The number of people seeking infertility treatments has risen, she adds, but that's a reflection of the fact that it has become more socially acceptable to do so, and that more treatments are available.

"It's still an important hypothesis that sperm counts are falling," she says. "But there's no strong data, rigorously controlled, to suggest that men are at huge risk right now of becoming sterile."

Meanwhile, one of the more rigorous studies under way has crashed into controversy. A few years after the Danish study appeared, Dr. Skakkebaek and his team began an ambitious project to track sperm counts not by looking back at dubious data, but by looking forward. They began following 5,000 18-year-olds bound for the military, taking detailed histories and sperm samples year after year.

This spring, they sent a confidential interim report to the National Board of Health, showing they had found no decline in sperm counts over the past 15 years. Without the researchers' prior knowledge or permission, the board posted the report on its public website and refused to take it down. Another research team then analyzed the data in the journal Epidemiology.

It was billed as optimistic news, though it still carried a note of caution, warning that "it may be too early for society to dismiss the concerns" depicted in Children of Men.

Dr. Skakkebaek and his team faulted the other researchers for drawing misleading conclusions from the raw and incomplete data, which they said should have run at least 20 years to be remotely comparable with the older study's 50-year range.

Yet Peter Saugmann-Jensen, an official with the Danish health board, said the agency felt compelled to publicize the interim finding, given the widespread anxiety, especially in Denmark, over sperm.
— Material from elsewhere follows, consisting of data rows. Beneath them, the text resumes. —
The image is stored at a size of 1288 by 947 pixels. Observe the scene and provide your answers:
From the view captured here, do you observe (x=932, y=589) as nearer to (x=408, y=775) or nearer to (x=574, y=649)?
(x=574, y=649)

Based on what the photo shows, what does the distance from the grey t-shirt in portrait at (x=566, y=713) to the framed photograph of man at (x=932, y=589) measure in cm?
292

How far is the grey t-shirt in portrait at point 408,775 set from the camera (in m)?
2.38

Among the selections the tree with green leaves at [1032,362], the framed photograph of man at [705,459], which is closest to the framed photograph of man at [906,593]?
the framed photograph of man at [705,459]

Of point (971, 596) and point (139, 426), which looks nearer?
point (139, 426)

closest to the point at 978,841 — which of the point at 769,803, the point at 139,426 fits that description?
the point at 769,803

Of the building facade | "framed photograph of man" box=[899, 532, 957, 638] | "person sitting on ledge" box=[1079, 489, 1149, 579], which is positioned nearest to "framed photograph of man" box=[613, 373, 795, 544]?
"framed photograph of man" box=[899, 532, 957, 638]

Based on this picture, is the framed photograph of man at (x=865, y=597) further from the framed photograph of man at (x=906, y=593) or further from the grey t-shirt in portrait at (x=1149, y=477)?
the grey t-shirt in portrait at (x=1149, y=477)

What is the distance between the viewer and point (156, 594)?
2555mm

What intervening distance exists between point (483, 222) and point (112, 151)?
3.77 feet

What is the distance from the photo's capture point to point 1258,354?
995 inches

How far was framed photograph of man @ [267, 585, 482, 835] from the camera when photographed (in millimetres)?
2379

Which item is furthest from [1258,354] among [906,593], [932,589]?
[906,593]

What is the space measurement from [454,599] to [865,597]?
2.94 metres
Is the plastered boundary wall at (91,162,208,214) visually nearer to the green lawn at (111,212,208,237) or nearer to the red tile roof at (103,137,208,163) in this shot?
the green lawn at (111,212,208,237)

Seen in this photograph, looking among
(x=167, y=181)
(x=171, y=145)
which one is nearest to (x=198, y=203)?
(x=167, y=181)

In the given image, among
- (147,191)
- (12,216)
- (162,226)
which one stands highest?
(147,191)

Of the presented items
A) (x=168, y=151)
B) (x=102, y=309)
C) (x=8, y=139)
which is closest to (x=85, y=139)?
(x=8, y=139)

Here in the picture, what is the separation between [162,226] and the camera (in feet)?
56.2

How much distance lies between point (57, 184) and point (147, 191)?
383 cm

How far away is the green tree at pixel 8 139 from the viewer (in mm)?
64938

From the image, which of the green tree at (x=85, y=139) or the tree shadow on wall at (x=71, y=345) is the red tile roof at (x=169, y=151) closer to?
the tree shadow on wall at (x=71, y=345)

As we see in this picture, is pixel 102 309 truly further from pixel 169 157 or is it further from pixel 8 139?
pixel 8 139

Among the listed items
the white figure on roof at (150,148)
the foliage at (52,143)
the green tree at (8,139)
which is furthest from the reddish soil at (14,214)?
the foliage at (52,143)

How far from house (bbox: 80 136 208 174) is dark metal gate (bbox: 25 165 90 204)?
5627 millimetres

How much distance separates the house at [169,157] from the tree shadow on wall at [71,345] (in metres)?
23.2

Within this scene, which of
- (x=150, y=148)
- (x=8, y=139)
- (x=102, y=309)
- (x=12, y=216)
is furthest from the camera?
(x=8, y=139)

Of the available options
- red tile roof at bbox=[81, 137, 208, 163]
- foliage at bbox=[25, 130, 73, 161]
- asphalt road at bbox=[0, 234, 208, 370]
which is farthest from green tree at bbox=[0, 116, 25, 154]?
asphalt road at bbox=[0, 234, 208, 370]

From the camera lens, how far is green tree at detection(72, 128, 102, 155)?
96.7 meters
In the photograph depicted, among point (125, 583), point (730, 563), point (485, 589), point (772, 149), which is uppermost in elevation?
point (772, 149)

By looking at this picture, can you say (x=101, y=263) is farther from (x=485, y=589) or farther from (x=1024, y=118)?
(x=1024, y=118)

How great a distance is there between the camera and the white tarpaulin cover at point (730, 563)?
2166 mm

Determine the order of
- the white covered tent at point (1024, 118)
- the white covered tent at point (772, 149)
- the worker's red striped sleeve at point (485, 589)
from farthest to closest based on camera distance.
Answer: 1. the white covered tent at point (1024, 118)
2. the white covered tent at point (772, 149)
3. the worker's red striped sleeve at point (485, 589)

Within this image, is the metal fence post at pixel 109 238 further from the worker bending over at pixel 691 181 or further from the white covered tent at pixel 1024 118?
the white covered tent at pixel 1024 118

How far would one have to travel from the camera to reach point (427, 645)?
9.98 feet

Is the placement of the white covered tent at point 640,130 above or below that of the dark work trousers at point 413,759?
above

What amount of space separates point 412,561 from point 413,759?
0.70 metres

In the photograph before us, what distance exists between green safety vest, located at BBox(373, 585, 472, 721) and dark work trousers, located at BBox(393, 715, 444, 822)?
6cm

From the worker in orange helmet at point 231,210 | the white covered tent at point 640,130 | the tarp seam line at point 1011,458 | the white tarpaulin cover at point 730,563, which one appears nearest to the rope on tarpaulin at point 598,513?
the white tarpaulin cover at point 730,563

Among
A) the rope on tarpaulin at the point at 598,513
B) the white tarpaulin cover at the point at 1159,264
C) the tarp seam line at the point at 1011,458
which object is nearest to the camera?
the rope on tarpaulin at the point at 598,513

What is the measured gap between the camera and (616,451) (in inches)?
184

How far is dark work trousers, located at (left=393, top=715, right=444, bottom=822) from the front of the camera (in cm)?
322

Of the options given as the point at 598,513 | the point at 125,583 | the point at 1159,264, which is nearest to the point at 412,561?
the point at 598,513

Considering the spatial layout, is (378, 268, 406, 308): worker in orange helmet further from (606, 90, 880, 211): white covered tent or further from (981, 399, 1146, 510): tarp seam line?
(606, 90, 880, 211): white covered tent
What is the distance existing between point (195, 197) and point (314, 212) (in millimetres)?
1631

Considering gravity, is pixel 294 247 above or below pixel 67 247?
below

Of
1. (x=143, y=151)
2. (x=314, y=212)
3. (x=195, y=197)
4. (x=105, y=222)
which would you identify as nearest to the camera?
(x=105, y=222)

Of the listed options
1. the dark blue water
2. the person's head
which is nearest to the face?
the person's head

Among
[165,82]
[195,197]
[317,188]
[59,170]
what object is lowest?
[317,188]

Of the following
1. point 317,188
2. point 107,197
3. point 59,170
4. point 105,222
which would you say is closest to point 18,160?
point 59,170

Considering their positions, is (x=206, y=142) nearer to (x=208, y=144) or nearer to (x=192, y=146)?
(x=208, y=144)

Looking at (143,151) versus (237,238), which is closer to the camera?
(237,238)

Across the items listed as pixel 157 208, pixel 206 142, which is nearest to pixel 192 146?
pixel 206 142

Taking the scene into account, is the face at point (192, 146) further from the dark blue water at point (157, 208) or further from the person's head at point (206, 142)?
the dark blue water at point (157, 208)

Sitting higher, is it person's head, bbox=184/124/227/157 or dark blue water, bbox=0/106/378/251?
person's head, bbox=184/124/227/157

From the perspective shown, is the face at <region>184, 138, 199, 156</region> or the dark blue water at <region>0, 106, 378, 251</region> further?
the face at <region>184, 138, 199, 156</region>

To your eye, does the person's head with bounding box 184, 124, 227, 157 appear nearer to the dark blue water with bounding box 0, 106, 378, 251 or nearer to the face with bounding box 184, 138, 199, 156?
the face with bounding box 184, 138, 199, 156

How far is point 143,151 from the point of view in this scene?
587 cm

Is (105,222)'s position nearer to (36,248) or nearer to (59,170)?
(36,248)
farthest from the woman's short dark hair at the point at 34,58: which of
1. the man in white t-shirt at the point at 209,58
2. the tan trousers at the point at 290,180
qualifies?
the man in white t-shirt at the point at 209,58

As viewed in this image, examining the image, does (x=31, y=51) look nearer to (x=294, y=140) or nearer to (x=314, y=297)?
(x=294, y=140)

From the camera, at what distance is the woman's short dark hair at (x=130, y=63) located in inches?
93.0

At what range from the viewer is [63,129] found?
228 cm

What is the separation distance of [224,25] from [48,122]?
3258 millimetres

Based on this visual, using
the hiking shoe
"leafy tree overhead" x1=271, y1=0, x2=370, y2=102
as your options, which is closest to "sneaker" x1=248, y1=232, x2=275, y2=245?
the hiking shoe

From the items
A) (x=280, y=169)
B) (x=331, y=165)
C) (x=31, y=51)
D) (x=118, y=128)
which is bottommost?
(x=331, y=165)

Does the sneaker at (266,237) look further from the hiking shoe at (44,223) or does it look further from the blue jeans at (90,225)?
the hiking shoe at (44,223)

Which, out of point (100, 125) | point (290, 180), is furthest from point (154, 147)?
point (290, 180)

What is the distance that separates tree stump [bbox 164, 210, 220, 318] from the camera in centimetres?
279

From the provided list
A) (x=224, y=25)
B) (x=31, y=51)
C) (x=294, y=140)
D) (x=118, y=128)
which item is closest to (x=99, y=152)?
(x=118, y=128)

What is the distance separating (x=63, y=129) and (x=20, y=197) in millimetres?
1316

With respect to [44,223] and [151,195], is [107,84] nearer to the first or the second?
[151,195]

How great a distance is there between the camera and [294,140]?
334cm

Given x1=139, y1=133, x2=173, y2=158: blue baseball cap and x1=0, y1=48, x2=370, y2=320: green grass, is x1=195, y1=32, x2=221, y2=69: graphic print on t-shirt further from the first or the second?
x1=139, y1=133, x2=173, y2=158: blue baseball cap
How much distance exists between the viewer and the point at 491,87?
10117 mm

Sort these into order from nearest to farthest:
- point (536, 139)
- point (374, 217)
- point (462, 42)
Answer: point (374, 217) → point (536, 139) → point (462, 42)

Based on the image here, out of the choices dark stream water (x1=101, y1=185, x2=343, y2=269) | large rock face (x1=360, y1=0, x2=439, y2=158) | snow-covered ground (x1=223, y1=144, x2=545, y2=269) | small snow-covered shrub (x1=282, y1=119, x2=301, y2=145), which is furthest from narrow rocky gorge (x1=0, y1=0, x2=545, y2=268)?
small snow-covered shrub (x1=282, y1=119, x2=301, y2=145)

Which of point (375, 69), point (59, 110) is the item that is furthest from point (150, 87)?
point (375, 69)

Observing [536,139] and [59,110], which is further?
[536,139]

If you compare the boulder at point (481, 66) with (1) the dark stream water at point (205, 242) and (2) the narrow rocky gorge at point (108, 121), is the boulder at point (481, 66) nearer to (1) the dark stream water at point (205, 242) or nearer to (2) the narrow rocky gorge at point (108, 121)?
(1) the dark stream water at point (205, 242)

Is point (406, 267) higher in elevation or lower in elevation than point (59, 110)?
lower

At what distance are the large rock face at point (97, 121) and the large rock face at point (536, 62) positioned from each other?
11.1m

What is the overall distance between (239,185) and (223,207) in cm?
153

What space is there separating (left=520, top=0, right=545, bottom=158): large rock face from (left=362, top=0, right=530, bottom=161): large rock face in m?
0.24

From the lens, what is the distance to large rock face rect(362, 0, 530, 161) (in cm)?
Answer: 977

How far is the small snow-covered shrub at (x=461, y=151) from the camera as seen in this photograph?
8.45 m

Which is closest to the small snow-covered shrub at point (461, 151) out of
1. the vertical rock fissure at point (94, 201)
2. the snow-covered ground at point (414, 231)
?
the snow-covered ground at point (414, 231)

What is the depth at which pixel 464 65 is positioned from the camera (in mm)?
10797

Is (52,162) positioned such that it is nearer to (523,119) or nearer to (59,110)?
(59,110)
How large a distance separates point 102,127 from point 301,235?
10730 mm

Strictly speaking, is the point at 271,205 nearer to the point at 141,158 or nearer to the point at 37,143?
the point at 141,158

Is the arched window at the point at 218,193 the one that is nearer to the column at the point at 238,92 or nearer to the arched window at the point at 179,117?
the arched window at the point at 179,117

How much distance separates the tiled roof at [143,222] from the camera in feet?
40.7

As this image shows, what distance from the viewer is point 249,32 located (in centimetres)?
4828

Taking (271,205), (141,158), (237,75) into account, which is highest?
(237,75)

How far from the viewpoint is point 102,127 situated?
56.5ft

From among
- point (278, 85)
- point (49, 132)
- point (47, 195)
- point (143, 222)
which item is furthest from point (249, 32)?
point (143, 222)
He told the journal Science in June that the board "had concerns about a negative stamp being put on a whole generation of men," pointing out a Slate.com article that dubbed Danish men "Little Princes of Denmark."

Before the board released the research, an official visited the sperm bank in Aarhus. He wanted to know if Mr. Schou, who has operated Cryos since 1987, had noticed any decline in semen.

"We told him we hadn't seen any decline, and he was glad to hear it," Mr. Schou says. "We're not about to be a dying species here. We're doing quite well."

Carolyn Abraham is The Globe and Mail's medical reporter.